3. Diese Ausführungen werden den Anforderungen an eine ordnungsgemäße Berufungsbegründung nicht gerecht.

a) Nach § 64 Abs. 6 ArbGG iVm. § 520 Abs. 3 Satz 2 Nr. 2 ZPO muss die Berufungsbegründung die Bezeichnung der Umstände enthalten, aus denen sich die Rechtsverletzung und deren Erheblichkeit für die angefochtene Entscheidung ergibt. Die Vorschrift soll gewährleisten, dass der Rechtsstreit für die Berufungsinstanz ausreichend vorbereitet wird, indem sie den Berufungsführer anhält, die Beurteilung des Streitfalls durch den Erstrichter zu überprüfen und darauf hinzuweisen, in welchen Punkten und mit welchen Gründen das angefochtene Urteil für unrichtig gehalten wird. Dadurch soll bloß formelhaften Berufungsbegründungen entgegengewirkt und eine Beschränkung des Rechtsstoffs im Berufungsverfahren erreicht werden. Demnach muss die Berufungsbegründung jeweils auf den Streitfall zugeschnitten sein und im Einzelnen erkennen lassen, in welchen Punkten tatsächlicher oder rechtlicher Art sowie aus welchen Gründen der Berufungskläger das angefochtene Urteil für unrichtig hält. Eine schlüssige, rechtlich haltbare Begründung kann zwar nicht verlangt werden, doch muss die Berufungsbegründung sich mit den rechtlichen oder tatsächlichen Argumenten des angefochtenen Urteils befassen, wenn es diese bekämpfen will ( - AP ZPO § 519 Nr. 55 = EzA ZPO § 519 Nr. 14, zu 2 der Gründe mwN aus der st. Rspr. des Bundesgerichtshofs und des Bundesarbeitsgerichts).

b) Die Berufungsbegründung der Klägerin geht auf die Begründung, mit der das Arbeitsgericht die Klage abgewiesen hat, nämlich den fehlenden Leistungswillen der Klägerin, mit keinem Wort ein. Die Argumentation der Berufung, Entbehrlichkeit eines Angebots der Klägerin sowie generell keine Beendigung des Annahmeverzugs durch das Angebot einer Prozessbeschäftigung, berührt § 297 BGB überhaupt nicht und ist von vornherein untauglich, die Annahme eines fehlenden Leistungswillens in Frage zu stellen. Die Berufungsbegründung macht auch weder geltend, eines Leistungswillens bedürfe es im Falle des § 296 BGB überhaupt nicht, noch, dieser sei gegeben, weil die Klägerin gerade nur die befristete Beschäftigung abgelehnt habe oder weil mit dem in der Kündigungsschutzklage liegenden Arbeitsangebot ohne Weiteres ein Leistungswille verbunden sei. Vielmehr hat das Arbeitsgericht als Kern seiner Begründung angenommen, die Klägerin hätte in O arbeiten müssen; weil sie das abgelehnt habe, habe es an dem erforderlichen Leistungswillen gefehlt. Dies greift die Berufungsbegründung überhaupt nicht an.

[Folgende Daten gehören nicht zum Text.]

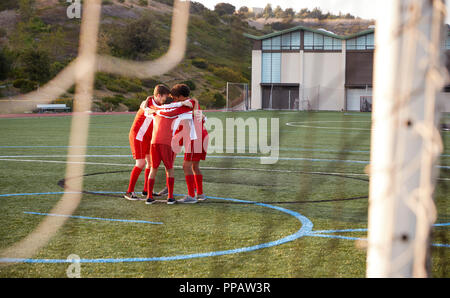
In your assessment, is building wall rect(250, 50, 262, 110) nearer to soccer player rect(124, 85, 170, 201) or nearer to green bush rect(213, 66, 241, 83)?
green bush rect(213, 66, 241, 83)

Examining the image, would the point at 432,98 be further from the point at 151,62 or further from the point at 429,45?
the point at 151,62

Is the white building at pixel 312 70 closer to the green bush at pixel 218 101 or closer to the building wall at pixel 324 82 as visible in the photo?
the building wall at pixel 324 82

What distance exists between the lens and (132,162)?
39.1 ft

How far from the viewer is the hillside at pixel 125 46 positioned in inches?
2026

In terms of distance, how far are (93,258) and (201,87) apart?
6815 cm

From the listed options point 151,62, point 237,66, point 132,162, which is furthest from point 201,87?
point 132,162

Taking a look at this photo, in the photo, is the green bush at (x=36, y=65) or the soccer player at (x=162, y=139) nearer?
the soccer player at (x=162, y=139)

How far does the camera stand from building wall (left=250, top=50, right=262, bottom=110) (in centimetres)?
5853

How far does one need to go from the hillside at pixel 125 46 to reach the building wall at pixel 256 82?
3.49 metres

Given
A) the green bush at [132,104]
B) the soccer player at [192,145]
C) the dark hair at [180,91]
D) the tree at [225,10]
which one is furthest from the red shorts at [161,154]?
the tree at [225,10]

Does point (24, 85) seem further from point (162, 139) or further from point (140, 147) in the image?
point (162, 139)

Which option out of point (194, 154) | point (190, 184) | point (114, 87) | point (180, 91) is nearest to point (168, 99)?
point (180, 91)

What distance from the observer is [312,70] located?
190ft
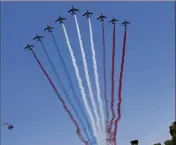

c) Die Klägerin ist mit Verfügung vom auf Bedenken gegen die Zulässigkeit der Berufung hingewiesen worden. Sie hat mit Schriftsatz vom Stellung genommen. Auch hiernach bleibt es bei der Beurteilung, dass sich die Berufungsbegründung nicht mit der tragenden Begründung des erstinstanzlichen Urteils auseinandersetzt: Die Berufungsbegründung führt gerade nicht aus, es komme auf den Leistungswillen für das Vorliegen eines Annahmeverzugs überhaupt nicht an. Diese Rechtsauffassung wird erstmals im Schriftsatz vom vertreten. Das Arbeitsgericht hat hinsichtlich des gesamten Streitzeitraums das Fehlen eines Leistungswillens angenommen und deshalb einen Annahmeverzug der Beklagten verneint. Es hat weiter angenommen, die Arbeitsleistung in O sei vertraglich geschuldet gewesen und habe billigem Ermessen entsprochen. Auf beide Erwägungen, die die Entscheidung tragen, geht die Berufungsbegründung weder in tatsächlicher noch in rechtlicher Hinsicht ein. Die Frage der Beendigung des Annahmeverzugs durch bloße Aufforderung zur (ggf. auch nur befristeten) Arbeitsleistung ist hiervon ganz unabhängig.

II. Die Klägerin hat die Kosten der Berufung und der Revision gemäß den §§ 91, 97 ZPO zu tragen.